- PROBLEM TO WORK ON
Can you extend the text below on diversity and tokenism in tabletop gaming, picking up right after its final sentence?
___ GIVEN PASSAGE
Over and over again, in this forum and elsewhere, I see the same mistake made: when talking about diversity & underrepresentation in the social arena, people tend to mash together the public sphere and the private one. This is a mistake!

Lack of diversity in the public face of gaming is a problem because it creates the impression that RPGs are for white, straight, cisgendered men. This impression fosters an environment that's hostile to people who don't fit the public face. Private gaming groups treat women like interlopers or mythical creatures, instead of just like other gamers. Women at conferences have to fight twice as hard to be heard because half the room assumes they're just there to follow their boyfriend around. Non-gamers think women who are into gaming are especially freakish, because "everybody knows" only men do that sort of thing. And so on.

This continues without regard to the actual representation of women in the private sphere of gaming.

"Tokenism" is the messy middle ground of diversity . It's the process of finding one representative of an under-represented group and setting that person up as the solution to underrepresentation. As such, the token serves instead as a barrier to real diversity, and creates a mindset that ends up getting rid off the first token before welcoming a new one. Tokenism-as-a-process is a trap. Going through a state of having only one representative of a particular group is a phase on the way to being actually welcome to that group. Telling the difference between the two is extremely difficult.
______
___ DATA PROVIDED
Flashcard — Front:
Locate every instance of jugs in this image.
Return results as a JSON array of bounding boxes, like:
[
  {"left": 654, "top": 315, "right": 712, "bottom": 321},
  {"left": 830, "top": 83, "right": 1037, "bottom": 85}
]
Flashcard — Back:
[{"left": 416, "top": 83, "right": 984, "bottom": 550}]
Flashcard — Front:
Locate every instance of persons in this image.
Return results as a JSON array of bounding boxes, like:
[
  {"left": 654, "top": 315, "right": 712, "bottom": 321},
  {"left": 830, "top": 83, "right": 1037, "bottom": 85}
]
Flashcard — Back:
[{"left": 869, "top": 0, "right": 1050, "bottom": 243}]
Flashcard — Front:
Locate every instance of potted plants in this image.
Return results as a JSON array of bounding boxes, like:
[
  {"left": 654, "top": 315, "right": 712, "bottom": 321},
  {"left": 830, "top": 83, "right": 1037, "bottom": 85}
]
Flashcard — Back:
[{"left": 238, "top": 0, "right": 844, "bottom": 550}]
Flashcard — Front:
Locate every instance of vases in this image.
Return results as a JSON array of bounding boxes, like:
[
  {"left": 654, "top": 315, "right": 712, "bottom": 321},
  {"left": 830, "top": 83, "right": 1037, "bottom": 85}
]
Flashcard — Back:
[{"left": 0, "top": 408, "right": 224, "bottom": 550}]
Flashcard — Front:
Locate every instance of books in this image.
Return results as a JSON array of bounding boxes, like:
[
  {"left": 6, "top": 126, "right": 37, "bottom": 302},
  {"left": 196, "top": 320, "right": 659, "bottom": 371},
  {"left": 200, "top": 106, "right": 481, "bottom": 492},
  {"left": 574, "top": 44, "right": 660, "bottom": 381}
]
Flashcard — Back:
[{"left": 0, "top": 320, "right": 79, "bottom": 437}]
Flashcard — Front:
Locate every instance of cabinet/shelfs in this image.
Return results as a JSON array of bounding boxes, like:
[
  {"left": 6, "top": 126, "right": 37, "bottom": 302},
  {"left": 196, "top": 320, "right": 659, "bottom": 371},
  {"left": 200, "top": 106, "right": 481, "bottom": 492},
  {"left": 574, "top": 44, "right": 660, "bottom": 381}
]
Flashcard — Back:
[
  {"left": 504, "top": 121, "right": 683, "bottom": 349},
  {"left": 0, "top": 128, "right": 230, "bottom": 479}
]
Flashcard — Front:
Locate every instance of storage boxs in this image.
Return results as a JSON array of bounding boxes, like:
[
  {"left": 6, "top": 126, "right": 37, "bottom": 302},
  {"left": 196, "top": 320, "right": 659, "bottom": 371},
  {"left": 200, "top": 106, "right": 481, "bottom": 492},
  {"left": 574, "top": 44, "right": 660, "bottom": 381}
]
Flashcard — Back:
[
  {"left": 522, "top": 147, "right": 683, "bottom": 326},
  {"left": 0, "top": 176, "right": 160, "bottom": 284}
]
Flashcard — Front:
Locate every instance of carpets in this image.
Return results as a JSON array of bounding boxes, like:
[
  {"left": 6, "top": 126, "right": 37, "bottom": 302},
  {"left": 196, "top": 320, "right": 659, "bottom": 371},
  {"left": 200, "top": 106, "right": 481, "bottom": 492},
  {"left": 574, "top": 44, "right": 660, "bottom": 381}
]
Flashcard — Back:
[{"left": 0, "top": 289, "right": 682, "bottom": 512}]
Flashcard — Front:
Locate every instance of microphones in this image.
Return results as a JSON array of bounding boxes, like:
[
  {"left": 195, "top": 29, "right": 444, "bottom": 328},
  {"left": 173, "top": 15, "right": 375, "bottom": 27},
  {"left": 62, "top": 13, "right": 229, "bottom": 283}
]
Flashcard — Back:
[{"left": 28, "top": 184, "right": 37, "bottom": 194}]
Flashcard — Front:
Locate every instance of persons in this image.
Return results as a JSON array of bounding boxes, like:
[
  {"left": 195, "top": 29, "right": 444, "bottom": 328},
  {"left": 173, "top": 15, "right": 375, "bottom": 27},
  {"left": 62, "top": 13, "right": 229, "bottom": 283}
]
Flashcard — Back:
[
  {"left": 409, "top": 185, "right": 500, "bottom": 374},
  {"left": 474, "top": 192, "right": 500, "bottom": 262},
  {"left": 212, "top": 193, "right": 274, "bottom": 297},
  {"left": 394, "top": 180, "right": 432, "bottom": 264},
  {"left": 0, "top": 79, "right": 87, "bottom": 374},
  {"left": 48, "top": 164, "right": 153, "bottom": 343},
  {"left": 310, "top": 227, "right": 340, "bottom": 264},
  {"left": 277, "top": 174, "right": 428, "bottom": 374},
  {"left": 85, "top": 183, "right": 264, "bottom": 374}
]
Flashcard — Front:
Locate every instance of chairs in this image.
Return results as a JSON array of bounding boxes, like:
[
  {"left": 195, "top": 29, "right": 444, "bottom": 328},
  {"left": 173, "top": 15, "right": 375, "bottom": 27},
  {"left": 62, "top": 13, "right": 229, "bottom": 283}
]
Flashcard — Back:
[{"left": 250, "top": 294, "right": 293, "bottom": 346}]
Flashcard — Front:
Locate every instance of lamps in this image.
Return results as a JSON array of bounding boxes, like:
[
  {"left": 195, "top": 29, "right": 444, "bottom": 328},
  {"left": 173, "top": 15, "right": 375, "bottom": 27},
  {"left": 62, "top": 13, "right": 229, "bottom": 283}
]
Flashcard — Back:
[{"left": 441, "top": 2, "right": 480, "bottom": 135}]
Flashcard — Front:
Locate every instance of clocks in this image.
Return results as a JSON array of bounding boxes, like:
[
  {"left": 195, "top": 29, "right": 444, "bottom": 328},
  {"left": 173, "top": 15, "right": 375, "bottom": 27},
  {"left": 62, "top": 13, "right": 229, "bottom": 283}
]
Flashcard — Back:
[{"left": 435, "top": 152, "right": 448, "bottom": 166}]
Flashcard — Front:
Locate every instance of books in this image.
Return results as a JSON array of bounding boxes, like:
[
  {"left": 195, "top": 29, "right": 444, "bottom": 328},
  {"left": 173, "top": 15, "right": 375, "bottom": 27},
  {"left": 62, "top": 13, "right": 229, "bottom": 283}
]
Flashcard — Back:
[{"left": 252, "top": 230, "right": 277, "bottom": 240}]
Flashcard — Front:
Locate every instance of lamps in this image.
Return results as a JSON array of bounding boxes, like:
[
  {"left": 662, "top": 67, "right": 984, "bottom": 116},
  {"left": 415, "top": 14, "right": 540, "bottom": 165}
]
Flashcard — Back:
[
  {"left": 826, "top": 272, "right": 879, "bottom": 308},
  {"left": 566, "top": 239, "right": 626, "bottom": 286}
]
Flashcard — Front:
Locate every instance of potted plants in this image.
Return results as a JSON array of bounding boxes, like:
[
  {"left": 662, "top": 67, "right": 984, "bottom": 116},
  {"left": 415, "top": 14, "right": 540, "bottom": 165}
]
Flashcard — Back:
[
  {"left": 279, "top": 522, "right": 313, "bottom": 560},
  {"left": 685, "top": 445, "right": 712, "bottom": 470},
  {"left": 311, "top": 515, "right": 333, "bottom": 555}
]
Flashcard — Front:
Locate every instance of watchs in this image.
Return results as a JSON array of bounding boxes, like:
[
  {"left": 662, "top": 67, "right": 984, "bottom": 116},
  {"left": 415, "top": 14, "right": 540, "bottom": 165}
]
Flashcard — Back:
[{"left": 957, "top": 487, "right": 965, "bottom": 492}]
______
- TASK RESULT
the bits I didn't post, because I didn't want to actually engage the anti-feminist troll on specific points:


"Some groups are all guys" is a red herring when speaking of diversity in the public sphere. Responding to public-sphere criticism with a private-sphere example is a common tactic used by people who are purposely trying to derail real discussions about diversity -- so even if you're not doing it on purpose, by doing so you resemble a group of people who are not operating in good faith, just by using one of their favorite tactics.

There is no such thing as a "self-made" celebrity. Celebrity is something created by the environment. The public face of gaming is currently men. The only way to change that? Put some non-male gamers in the public eye.